“Jesus, the Kingdom, & Us: Living Here & Now as God’s Missionary People” New City Church: Northridge ~ Fall 2009 Session #5: Understanding My Story in Light of God’s Story Part 4—The Fall & the Bad News of Christianity
“As the great writing prophets of the Bible knew, sin has a thousand faces. The prophets knew how many ways human life can go wrong because they knew how many ways human life can go right.” ~ Cornelius Plantinga, Not the Way Its Supposed to Be
I. Review: Sin as ‘vandalism of shalom’ •
Plantinga, “…shalom is God’s design for creation and redemption; sin is blamable human vandalism of these great realities and therefore an affront to their architect and builder.”
II. Focusing in on the Heart of the Problem
A. Sin as an affront towards God. • “All sin has first and finally a Godward force.” • Psalm 51:4, “Against you, you only have I sinned and done what is evil in your sight.” B. Sin is rebellion against God. • 1 John 3:4, “Sin is lawlessness.” • J. Bridges, “Sin, in the final analysis, is rebellion against the sovereign Creator, Ruler, and Judge of the universe. It resists the rightful prerogative of a sovereign ruler to command obedience from His subjects. It says to an absolutely holy and righteous God that His moral laws, which are a reflection of His own nature, are not worthy of wholehearted obedience.” • Plantinga, “Sinners sometime draw pleasure from mere rebellion.” C. Sin is a distortion of reality. • Rom. 1:18ff, “…who suppress the truth….” • A. Huxley, “I had motives for not wanting the world to have meaning; consequently assumed it had none, and was able without any difficulty to find satisfying reasons for this assumption….The liberation we desired was simultaneously liberation from a certain political and economic system and liberation from a certain system of morality. We objected to the morality because it interfered with our sexual freedom." D. Sin is self deception. • 1 John 1:8, “If we say we have no sin, we deceive ourselves, and the truth is not in us.” • E.g., David & Bathsheba • L. Smedes, “First we deceive ourselves, and then we convince ourselves that we are not deceiving ourselves.” • Plantinga, “Self-‐deception is a shadowy phenomenon by which we pull the wool over some part of our own psyche. We put a move on ourselves…We become our own dupes, playing the role of both perpetrator and victim. We know the truth—and yet we do not know ti, because we persuade ourselves of its opposite.

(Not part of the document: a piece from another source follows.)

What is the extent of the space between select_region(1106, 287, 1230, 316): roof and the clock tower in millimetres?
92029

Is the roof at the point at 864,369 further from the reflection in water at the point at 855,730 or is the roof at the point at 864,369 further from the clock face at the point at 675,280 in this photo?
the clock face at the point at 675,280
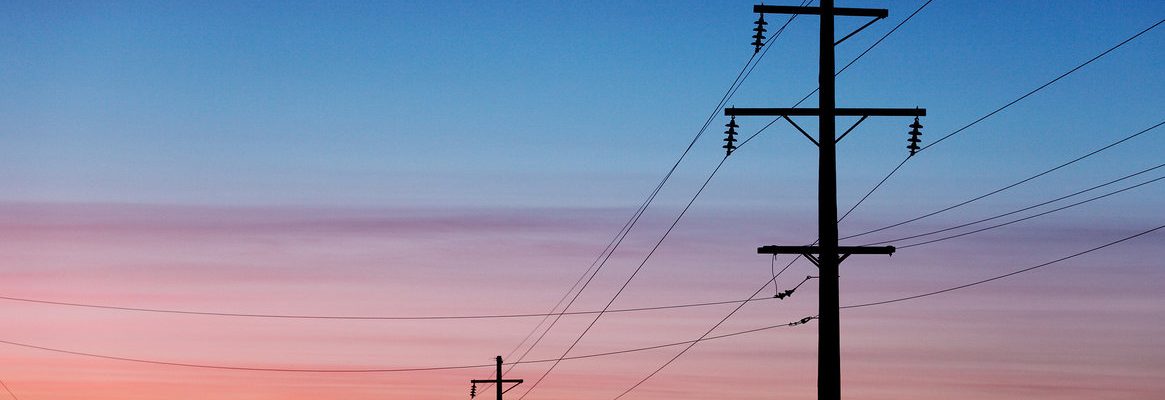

Plantinga, “Self-‐deception about our sin is a narcotic, a tranquilizing and disorienting suppression of our spiritual nervous system.” E. Sin is selfishness • Matthew 22:36ff, “What is the greatest commandment?” • D. Miller, “The most difficult lie I have ever had to contend with is this: Life is a story about me.” •
F. Sin is personal disintegration. • Psalm 32:3-‐4 • Isaiah 6:5, “Woe to me. I am ruined.” • L. Smedes, “What we are is a set of walking contradictions.” • Cf. Romans 7:15-‐20, “I do not understand my own actions.” G. Sin is corruption • Jer. 17.9, “The heart is deceitful above all things, and desperately sick….” • Isaiah 64:6, “…all our righteous deeds are like a polluted garment…” • Woody Allen, “The heart wants what it wants.”
H. Sin is insanity. • Ecclesiastes 9:3, “…the hearts of the children of man are full of evil, and madness is in their hearts while they live….” • “Crime & Punishment”/ “Anna Karenina”, ad infinitum…
I. Sin is death. • Genesis 3, “…for in the day that you eat of it you shall surely die.” • Romans 6:23, “For the wages of sin is death…” • Plantinga, “Everything sin touches begins to die.”
J. Sin is separation from God. • Isaiah 59:2, “…but your iniquities have made a separation between you and your God, and your sins have hidden his face from you so that he does not hear.” K. Sin is universal. • Rom. 3:10ff, “None is righteous, no, not one, no one understands; no one seeks after God. All have turned aside; together they have become worthless; no one does good, not even one.” • Psalm 143:2, “No man living is righteous before you.” • 1 Kings 8:46, “There is no man who does not sin.”
III. The Good News: “Christianity is, in fact, a rescue religion” (J. Stott) • • •
Mark 2:17, “I come not to call the righteous, but sinners.” Luke 19:10, “For the Son of Man came to seek and to save the lost.” 1 Timothy 1:15, “This saying is trustworthy and deserving of full acceptance, that Christ Jesus came into the world to save sinners, of whom I am the foremost.”
Key Point: We must understand that the bad news—the diagnosis—always precedes the Good News—the remedy. “Sin has a thousand faces” but the solution is the same: Jesus stands ready to forgive us, to change our desires, and to use us as heralds of His Gospel and agents of change in His kingdom. Are we shooting straight with ourselves as it relates to our own personal sin? Does it keep us humble? Does it drive us to experience the joy of the Gospel ourselves?